There is a huge array of car financing and leasing options on the market for those who do not want to buy a car outright. For Muslims, the car finance options available can be difficult to navigate, especially if they want finance and leasing options that are not in contravention of Islamic finance options.

Islamic car finance operates to enable people to use their money wisely, spread the actual cost of financing the car whilst ensuring that they do not pay interest on the finance option they have chosen. Drivers can take advantage of car finance deals whilst also adhering to Islamic Sharia rules relating to interest (the payment and receipt of which is prohibited) and speculation.

The halal car finance market is aimed at those people who want Sharia compliant finance options. Essentially, for those people who do not have the cash to buy a car outright, or those who do not want to buy a car paying cash, Islamic finance ensures that people can spread the cost of the car without breaching Sharia rules.

Islamic Finance Principles Applied To Car Finance


The main Islamic finance principles relating to car finance are:

1. Riba (Interest) - Islam prohibits the receipt or payment of interest. It is deemed to be haram. In car finance terms, this means that Muslims who want to remain Sharia compliant cannot borrow funds with an Annual Percentage Rate (APR) attached. An APR is an interest rate and is prohibited in Islam.
2. Simplicity of Contracts: Islamic Sharia principles dictate that transactions should always be honest, transparent and open. This means that if you enter into a contract for leasing a car you should make sure that there is no undue risk, speculation, or gambling involved. The contract should be fair for both parties and be simple to interpret.

Buying A Car Outright Without Car Finance



It goes without saying that buying a car outright with a cash payment is probably the best option for those wanting to remain strictly Sharia compliant. If you have savings that would cover the purchase of the car you can avoid interest payments and APR. However, not all Muslims have the option of paying cash outright for a car and this is where the market has developed to cater to the needs of those wanting Sharia compliant car finance options.
--------
* [EXERCISE 1]
Extract the wording of the passage on Islamic car finance from "Islamic car finance" up to and including "prohibited) and speculation.".
The rows that follow bear no relation to the passage on Islamic car finance.

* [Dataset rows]
--------
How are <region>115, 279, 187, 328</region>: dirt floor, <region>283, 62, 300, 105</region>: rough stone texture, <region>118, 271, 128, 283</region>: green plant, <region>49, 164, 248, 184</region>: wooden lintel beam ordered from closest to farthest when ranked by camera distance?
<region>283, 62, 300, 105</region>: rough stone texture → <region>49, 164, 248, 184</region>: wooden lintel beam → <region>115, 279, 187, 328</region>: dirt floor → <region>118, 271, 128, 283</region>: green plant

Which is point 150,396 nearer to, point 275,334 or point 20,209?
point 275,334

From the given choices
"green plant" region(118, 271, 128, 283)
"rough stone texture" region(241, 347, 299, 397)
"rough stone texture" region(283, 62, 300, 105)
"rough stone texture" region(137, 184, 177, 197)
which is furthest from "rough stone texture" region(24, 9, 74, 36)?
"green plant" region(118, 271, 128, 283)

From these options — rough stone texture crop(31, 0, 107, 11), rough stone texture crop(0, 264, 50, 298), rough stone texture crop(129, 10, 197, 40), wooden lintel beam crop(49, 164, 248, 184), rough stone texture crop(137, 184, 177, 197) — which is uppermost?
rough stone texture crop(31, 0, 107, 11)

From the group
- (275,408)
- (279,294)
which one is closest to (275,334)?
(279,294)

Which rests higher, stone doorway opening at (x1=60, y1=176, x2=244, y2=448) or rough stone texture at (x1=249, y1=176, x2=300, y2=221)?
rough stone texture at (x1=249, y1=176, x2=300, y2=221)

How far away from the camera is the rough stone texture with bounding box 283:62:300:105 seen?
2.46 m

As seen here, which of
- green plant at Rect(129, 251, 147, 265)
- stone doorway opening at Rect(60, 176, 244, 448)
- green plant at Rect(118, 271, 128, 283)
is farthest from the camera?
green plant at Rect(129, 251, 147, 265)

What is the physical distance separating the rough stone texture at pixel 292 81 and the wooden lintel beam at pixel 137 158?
--------
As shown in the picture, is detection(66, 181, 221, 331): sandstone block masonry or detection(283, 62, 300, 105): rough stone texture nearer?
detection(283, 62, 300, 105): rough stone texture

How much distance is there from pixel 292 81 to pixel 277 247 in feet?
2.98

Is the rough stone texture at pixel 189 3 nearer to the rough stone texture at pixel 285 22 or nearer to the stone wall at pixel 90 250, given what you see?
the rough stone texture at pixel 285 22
--------
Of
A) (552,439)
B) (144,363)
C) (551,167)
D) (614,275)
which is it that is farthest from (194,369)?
--------
* [EXERCISE 2]
Gather every line of the rows in which the string "point" appears, matching case exactly.

* [EXERCISE RESULT 1]
Islamic car finance operates to enable people to use their money wisely, spread the actual cost of financing the car whilst ensuring that they do not pay interest on the finance option they have chosen. Drivers can take advantage of car finance deals whilst also adhering to Islamic Sharia rules relating to interest (the payment and receipt of which is prohibited) and speculation.

* [EXERCISE RESULT 2]
Which is point 150,396 nearer to, point 275,334 or point 20,209?
point 275,334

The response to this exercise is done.